An integrated approach of feature selection and machine learning for early detection of breast cancer.
Journal:
Scientific reports
PMID:
40234520
Abstract
Breast cancer ranks among the most prevalent cancers in women globally, with its treatment efficacy heavily reliant on the early identification and diagnosis of the disease. The importance of early detection and diagnosis cannot be overstated in enhancing the survival prospects of those afflicted with breast cancer.

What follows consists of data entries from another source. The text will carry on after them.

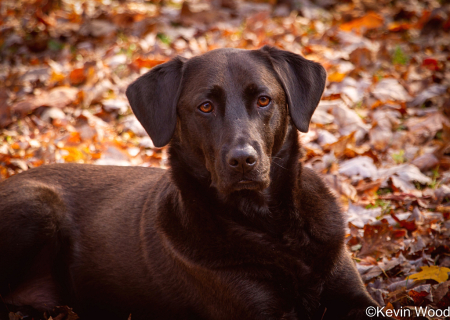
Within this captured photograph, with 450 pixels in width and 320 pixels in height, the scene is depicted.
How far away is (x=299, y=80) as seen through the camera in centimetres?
323

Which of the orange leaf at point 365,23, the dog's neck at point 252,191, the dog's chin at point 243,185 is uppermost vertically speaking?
the dog's chin at point 243,185

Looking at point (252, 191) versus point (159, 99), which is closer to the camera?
point (252, 191)

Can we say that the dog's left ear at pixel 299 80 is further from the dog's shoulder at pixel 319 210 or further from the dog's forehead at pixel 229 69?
the dog's shoulder at pixel 319 210

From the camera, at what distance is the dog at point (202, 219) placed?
2.79 m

With the increasing application of machine learning technology in the medical field, algorithm-based diagnostic tools provide new possibilities for early prediction of breast cancer. In this study, we introduced a novel feature selection approach, which leverages Shapley additive explanation (SHAP) values as the basis for Recursive Feature Elimination (RFE), utilizing a Random Forest (RF) algorithm within the RFE framework. To address the data imbalance challenge, we incorporated Borderline-SMOTE1. The efficacy of the proposed method was assessed using five machine learning models, K-Nearest Neighbor (KNN), Random Forest (RF), Logistic Regression (LR), Support Vector Machine (SVM), and Light Gradient Boosting Machine (LightGBM), applied to the Wisconsin Breast Cancer Diagnosis (WBCD) datasets. Optimizing hyperparameters of five models using the Particle Swarm Optimization (PSO) algorithm. In the datasets, 26 features were filtered using our recommended algorithm, the LightGBM-PSO model demonstrated an outstanding performance. The model demonstrated an impressive accuracy of 99.0% in differentiating between benign and malignant cases, boasting a specificity and precision of 100%, a recall rate of 97.40%, an F-measure of 98.68%, an AUC of 0.9870, and a 10-fold cross-validation accuracy of 0.9808. Subsequently, we developed a corresponding online tool (https://breast-cancer-prediction-tool-cgbjlhkns7yig6bmzvztmc.streamlit.app/) based on this model for predicting the risk of breast cancer. Feature selection using recommended algorithm and optimization of the LightGBM model through PSO can significantly enhance the accuracy of breast cancer prediction. This could potentially improve the prognosis for patients diagnosed with breast cancer.